* [Set task] Repeat exactly the lines from the line containing "What is the exact" through the last line of the records below, inclusive, and nothing else.
——
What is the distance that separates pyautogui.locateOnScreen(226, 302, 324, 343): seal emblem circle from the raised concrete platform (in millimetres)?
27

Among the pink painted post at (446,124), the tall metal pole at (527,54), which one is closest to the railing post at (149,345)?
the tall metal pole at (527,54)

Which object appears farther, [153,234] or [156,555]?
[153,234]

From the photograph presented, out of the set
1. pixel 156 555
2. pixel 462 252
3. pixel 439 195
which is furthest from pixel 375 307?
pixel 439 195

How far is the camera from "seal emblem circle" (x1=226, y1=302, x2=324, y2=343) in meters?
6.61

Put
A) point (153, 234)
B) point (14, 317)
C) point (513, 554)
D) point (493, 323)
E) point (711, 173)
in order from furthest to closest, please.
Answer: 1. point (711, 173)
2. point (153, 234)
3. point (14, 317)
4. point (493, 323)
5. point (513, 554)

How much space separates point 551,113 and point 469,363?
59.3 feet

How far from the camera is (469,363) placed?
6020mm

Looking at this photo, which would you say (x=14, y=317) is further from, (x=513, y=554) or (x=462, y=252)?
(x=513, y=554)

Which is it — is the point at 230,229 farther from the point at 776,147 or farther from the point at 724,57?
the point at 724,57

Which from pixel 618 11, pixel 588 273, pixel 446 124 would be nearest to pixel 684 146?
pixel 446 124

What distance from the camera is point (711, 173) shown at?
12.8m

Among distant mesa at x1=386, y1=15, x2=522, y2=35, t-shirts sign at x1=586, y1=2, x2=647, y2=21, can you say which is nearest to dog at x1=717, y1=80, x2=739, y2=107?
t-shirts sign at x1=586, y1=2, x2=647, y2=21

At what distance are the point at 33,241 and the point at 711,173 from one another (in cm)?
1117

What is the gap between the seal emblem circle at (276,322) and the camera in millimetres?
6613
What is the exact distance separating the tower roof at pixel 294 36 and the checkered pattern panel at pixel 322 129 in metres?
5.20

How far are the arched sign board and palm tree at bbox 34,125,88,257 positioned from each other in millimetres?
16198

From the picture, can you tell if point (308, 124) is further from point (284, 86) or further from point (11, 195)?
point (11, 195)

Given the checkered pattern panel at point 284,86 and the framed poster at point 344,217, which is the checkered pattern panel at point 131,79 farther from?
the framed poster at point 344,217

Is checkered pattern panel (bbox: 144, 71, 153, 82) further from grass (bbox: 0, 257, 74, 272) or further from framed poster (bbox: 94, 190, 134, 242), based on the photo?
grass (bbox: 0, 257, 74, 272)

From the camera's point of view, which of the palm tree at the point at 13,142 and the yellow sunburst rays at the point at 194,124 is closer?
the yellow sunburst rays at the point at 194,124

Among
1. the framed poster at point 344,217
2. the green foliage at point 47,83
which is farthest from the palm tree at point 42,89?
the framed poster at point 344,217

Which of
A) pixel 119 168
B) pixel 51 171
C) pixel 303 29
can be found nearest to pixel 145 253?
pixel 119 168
——
* [Solution to this problem]
What is the exact distance separating the tower roof at pixel 294 36 and the checkered pattern panel at pixel 322 129 in metres?
5.20

How far are the arched sign board and palm tree at bbox 34,125,88,257 positioned from each other in millimetres?
16198

From the picture, can you tell if point (308, 124) is further from point (284, 86) or further from point (11, 195)?
point (11, 195)

Given the checkered pattern panel at point 284,86 and the framed poster at point 344,217, which is the checkered pattern panel at point 131,79 farther from?
the framed poster at point 344,217

Is checkered pattern panel (bbox: 144, 71, 153, 82) further from grass (bbox: 0, 257, 74, 272) or further from framed poster (bbox: 94, 190, 134, 242), based on the photo?
grass (bbox: 0, 257, 74, 272)

From the camera's point of view, which of the palm tree at the point at 13,142 and the yellow sunburst rays at the point at 194,124 is closer?
the yellow sunburst rays at the point at 194,124

Among
1. the framed poster at point 344,217
2. the green foliage at point 47,83
which is farthest from the palm tree at point 42,89?
the framed poster at point 344,217

Which of
A) pixel 119 168
B) pixel 51 171
C) pixel 303 29
can be found nearest to pixel 145 253?
pixel 119 168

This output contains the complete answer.